Julian Hoeber, Demon Hill (2010)
Mixed media installation. Blum & Poe/ Hammer Projects
Artist Julian Hoeber has worked with painting, sculpture, film, installation, and other media. He’s best known a free-standing sculpture inspired by roadside “mystery houses,” which showed at the Hammer Museum in 2010, and more recently Harris Lieberman in New York City. Recently I caught up with him in his studio, as he was completing several upcoming projects:
The mystery house project, Demon Hill, it’s origins are when I moved out to Los Angeles I drove out and I was reading a book on roadside attractions. i went to this place that claimed to have a geological anomaly where gravity doesn’t work. I was blown away by how much it affected me. By how much the experience was very real. But of course, I also knew that there was some hoax and I couldn’t figure out what it was. It struck in my craw. And then I moved to Los Angeles and I started learning about, what at that time quite an obscure history, light and space artists. And seeing some connection between what they were doing and the mystery house. This idea of phenomenon through architecture and altered sense of space. It stuck in my head for a long time and I always wanted to try to do it. I think I stumbled on something on the internet about how the actual architectural trick works and it’s very simple. Then I was thinking, wouldn’t it be great to do a mobile mystery spot that you could put on the back of a flatbed truck and take it to Marfa? And set it up there and just lay claim to supernatural phenomena that was producing effects that would resonate with minimalism and earth works. And that’s where it begins. In fact the name Demon Hill sounds like a roadside attraction, but it’s also a pun on the name “de Menil,” which is the family that sponsored all of the major earth works and founded the DIA Foundation. So it was always a joke on both minimalist and phenomenological and earth work history in late modernism and also on this roadside attraction.
In the design of furniture and architectural works, the computer and the technological apparatus is a tool that creates a tremendous ease. Things can be done much more quickly. It’s funny because even with this really advanced technology it is still, on many levels, relying on cartesian geometry.
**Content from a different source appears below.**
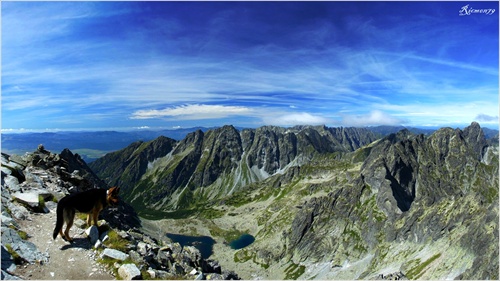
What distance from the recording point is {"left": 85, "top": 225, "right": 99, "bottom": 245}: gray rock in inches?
774

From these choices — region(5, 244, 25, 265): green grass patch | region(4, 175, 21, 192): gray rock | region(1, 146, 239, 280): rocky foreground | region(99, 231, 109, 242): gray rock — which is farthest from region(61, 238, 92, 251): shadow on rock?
region(4, 175, 21, 192): gray rock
And when you look at these 8-bit graphics, these older computer graphics trying to make curves out of a series of stepped right angles almost at a point and being able to go to that technology that is now becoming obsolete. And in it’s obselescence it starts becoming a signifier of technology more than one we actually use. For me that is a place where I could get a little traction and bring it out of the digital rehlm and into the real world, and make it rub up against other older technologies, in some ways like basic woodworking. And carpentry is always easier with right-angles anyway. So marrying those technological problems of 8-bit graphics and that it’s easier to use a saw cutting at a right angle than at a curve was always a way to combine those things to get to an impression of the curvilinear, that also carries the qualities of both of these obsolete technologies.
…My disposition drives me toward history in general, so art school, in particular grad school, was productive for me because of an exposure to a lot of obscure histories that are outside the master narrative, of the 20th century. And exposed me to things that I had no idea existed otherwise. I suppose I could have come across them. But having people who had really become the experts in those histories coming to my studio and saying, “Oh you should look at this that and this other thing.” Having Mike Kelley come and tell me, which examples of performance art or art that works around the artist’s body as its medium… there’s no way you’re going to accrue that knowledge by yourself, in a couple years. For me, it was really advantageous to build a deep base of references and resources. And the other thing was, to be surrounded by people who are constantly challenging everything single thing you did, and forcing you to doubt it. So by the end, the only thing that’s left is stuff that no amount of doubt can erase.